(Consigne A):
Indiquez si chacune des affirmations suivantes concorde avec l'extrait sur Ouvrez les guillemets ci-dessous, en répondant par oui ou par non et en citant à l'identique les mots décisifs de l'extrait. (i) Le projet réunit des auteurs d'aujourd'hui, des artistes et des publics participants. (ii) Les textes produits sont confiés à des éditeurs en vue de leur publication. (iii) Le blog sert à partager les différentes saisons du projet.

===== Extrait à lire =====

Ouvrez les guillemets… rassemble des auteurs d’aujourd’hui, des artistes et des publics participants, autour d’écritures et de lectures vivantes. Il s’agit au rythme des quatre saisons, de mettre en place une forme originale, spécifique, inspirée par la singularité des auteurs comme par les désirs et les besoins des publics concernés.
Il s’agit de rencontrer des auteur(e)s et leurs œuvres, d’entamer un travail d’écriture avec des groupes spécifiques, en relation avec des lieux choisis, puis de confier ces textes, naissants ou aboutis, à des metteurs en scène et à des acteurs afin qu’ils travaillent leur mise en espace et les transforment en un moment de partage public.

 

 

Ce blog est dédié au partage des différentes saisons d’Ouvrez les guillemets.

=====

(Consigne B):
Comptez les lignes des données ci-dessous qui contiennent la chaîne "spatial", en respectant la casse, et donnez uniquement ce nombre.

===== Données fournies =====

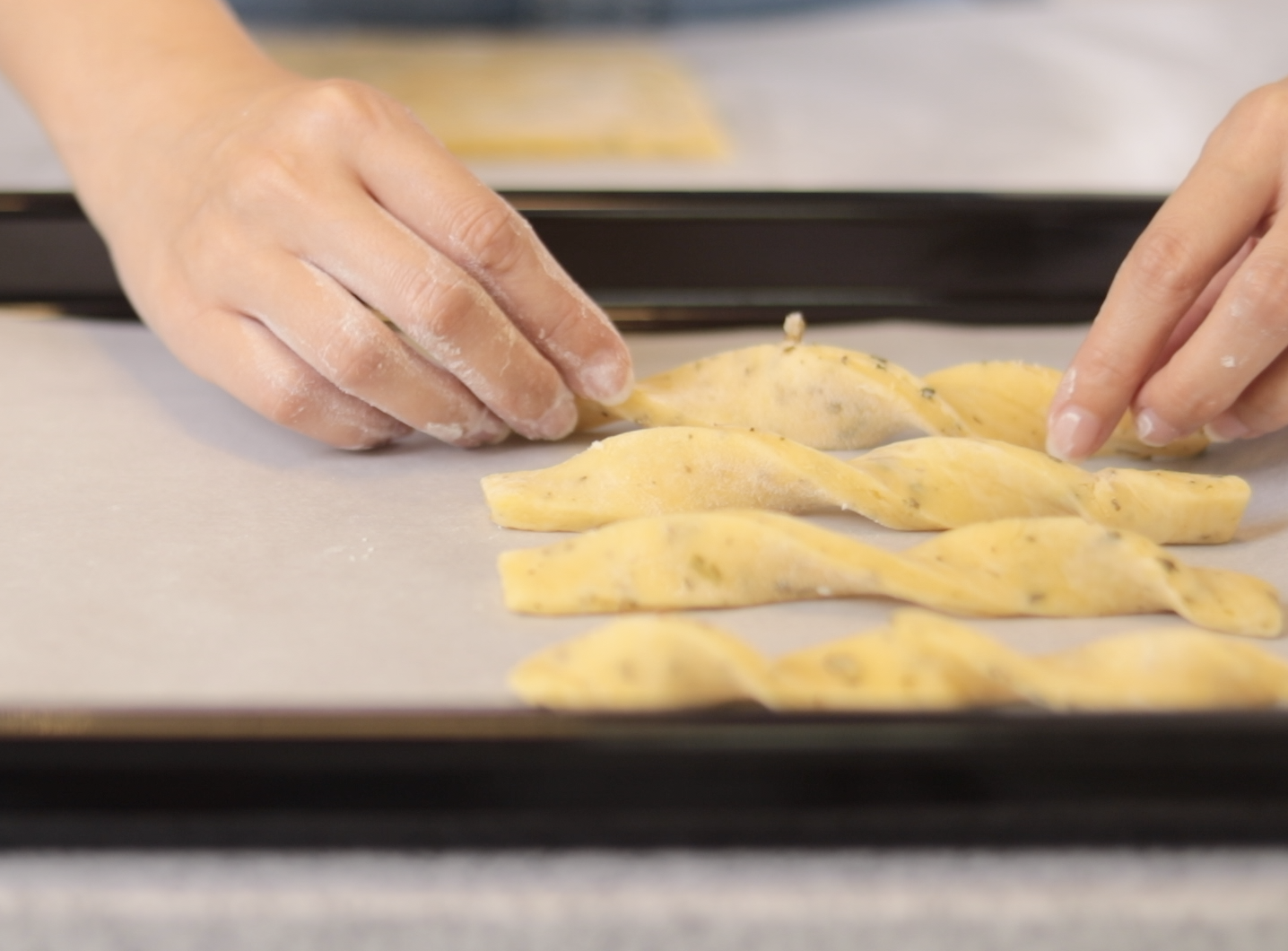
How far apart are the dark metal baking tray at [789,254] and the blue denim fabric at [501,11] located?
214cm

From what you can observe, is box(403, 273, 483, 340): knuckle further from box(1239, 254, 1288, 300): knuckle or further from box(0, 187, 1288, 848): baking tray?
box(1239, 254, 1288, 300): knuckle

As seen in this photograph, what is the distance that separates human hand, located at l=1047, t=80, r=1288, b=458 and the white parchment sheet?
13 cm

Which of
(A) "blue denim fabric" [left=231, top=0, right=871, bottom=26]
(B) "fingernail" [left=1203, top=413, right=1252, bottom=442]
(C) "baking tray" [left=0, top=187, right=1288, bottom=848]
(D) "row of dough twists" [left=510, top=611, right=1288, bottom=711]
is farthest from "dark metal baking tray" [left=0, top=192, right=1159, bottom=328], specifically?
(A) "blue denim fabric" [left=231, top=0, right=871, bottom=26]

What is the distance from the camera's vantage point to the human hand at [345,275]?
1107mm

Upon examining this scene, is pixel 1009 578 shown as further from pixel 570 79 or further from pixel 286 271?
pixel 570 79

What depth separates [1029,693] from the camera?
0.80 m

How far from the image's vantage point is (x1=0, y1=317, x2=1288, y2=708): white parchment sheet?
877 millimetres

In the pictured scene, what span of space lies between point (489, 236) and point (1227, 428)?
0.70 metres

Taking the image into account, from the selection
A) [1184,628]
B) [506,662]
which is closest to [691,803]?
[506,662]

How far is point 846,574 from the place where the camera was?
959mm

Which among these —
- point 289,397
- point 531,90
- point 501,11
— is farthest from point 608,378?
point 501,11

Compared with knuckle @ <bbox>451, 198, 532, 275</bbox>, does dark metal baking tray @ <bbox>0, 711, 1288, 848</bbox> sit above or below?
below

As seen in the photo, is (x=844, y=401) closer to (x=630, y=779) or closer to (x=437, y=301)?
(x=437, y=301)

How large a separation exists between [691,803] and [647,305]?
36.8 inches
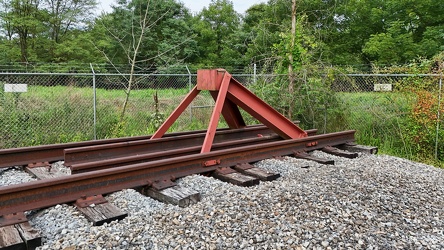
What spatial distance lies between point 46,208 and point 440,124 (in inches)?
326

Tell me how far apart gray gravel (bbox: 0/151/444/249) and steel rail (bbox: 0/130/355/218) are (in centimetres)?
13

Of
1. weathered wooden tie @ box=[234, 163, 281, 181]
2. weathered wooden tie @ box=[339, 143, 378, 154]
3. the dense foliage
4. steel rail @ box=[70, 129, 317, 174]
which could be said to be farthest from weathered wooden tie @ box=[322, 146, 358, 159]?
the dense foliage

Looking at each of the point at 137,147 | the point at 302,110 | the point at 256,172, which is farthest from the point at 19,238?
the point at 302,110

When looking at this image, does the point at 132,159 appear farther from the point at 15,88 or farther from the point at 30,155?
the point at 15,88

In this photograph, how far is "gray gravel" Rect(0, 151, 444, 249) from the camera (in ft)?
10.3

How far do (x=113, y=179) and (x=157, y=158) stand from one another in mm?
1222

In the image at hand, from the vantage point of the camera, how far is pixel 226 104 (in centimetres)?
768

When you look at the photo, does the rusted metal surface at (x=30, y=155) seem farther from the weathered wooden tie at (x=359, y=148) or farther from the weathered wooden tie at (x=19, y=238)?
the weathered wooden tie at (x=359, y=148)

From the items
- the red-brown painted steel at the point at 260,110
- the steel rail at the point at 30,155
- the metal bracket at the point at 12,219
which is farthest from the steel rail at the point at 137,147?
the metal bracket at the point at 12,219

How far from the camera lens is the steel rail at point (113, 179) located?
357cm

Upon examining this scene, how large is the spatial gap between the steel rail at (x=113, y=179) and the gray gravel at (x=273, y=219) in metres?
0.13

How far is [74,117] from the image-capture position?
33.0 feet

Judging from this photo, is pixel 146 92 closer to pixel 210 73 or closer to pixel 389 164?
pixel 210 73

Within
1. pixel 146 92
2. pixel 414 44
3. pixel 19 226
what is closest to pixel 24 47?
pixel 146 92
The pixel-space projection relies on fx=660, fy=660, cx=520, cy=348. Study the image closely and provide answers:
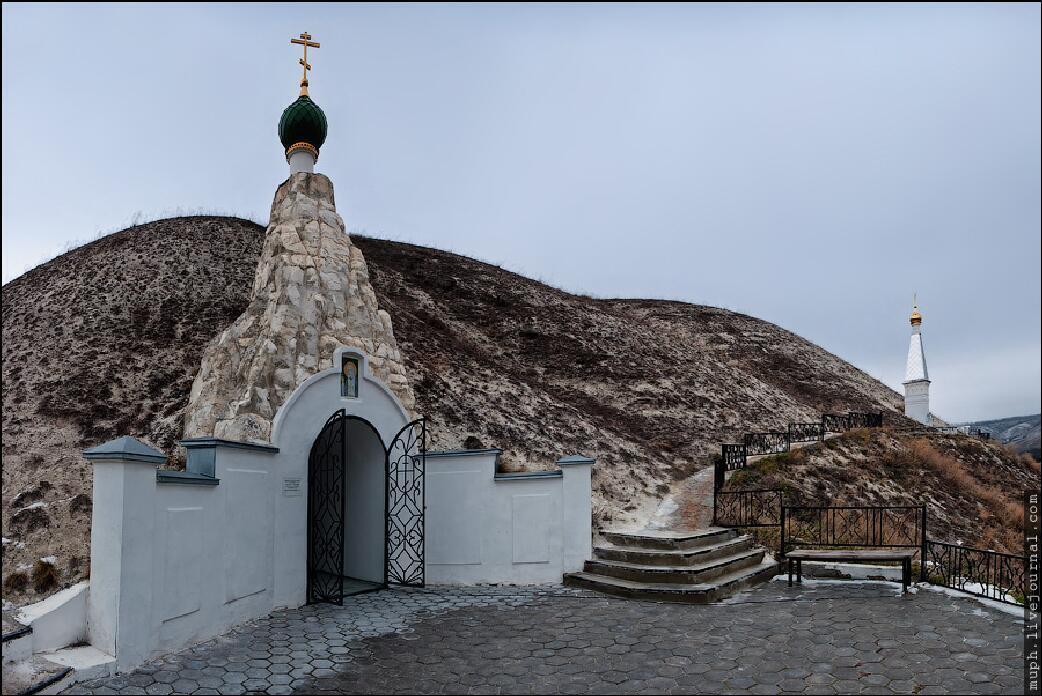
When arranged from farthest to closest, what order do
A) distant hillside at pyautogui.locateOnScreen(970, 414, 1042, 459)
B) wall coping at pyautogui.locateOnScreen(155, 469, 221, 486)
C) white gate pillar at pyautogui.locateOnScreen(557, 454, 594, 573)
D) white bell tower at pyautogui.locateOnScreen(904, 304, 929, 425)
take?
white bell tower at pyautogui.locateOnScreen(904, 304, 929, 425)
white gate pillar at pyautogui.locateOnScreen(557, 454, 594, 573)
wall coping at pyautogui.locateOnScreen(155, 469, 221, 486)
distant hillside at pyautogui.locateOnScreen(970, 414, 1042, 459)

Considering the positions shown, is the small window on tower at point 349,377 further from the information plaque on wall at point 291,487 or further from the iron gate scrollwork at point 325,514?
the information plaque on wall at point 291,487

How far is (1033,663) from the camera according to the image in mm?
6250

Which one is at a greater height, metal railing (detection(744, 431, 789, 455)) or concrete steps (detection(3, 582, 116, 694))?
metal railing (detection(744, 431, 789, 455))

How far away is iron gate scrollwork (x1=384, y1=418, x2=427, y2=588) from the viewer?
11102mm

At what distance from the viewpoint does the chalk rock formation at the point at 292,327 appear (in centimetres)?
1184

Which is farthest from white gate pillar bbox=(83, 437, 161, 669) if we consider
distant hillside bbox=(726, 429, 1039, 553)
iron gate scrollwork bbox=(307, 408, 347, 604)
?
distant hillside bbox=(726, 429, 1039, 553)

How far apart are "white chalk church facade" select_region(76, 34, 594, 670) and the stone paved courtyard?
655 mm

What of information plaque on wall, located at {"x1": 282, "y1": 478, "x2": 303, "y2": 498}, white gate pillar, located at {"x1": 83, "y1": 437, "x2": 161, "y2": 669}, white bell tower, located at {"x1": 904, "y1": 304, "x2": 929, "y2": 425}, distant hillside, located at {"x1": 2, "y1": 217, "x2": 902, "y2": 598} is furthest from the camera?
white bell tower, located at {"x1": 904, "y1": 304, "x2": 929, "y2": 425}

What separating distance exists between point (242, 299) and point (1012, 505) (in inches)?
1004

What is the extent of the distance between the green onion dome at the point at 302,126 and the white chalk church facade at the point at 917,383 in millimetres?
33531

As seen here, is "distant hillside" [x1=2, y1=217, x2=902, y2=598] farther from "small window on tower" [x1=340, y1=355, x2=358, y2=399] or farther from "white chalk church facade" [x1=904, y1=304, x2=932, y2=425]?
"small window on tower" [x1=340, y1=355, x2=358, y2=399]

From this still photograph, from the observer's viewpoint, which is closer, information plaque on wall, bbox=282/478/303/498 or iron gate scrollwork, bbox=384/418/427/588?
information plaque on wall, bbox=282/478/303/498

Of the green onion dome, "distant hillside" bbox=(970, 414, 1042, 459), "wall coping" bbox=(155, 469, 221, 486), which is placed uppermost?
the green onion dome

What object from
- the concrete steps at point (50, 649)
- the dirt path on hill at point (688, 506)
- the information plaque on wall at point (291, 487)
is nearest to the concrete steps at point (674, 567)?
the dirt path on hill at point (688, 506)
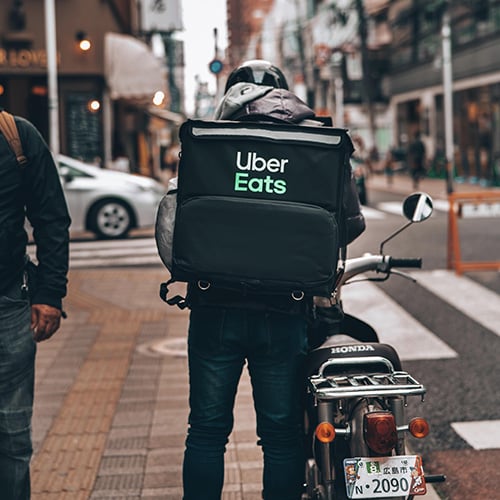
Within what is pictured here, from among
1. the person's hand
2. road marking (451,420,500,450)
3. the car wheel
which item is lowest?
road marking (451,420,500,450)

=====

(Solution A):
(i) Oui : « rassemble des auteurs d’aujourd’hui, des artistes et des publics participants ».
(ii) Non : « de confier ces textes, naissants ou aboutis, à des metteurs en scène et à des acteurs ».
(iii) Oui : « Ce blog est dédié au partage des différentes saisons d’Ouvrez les guillemets. »

(Solution B):
2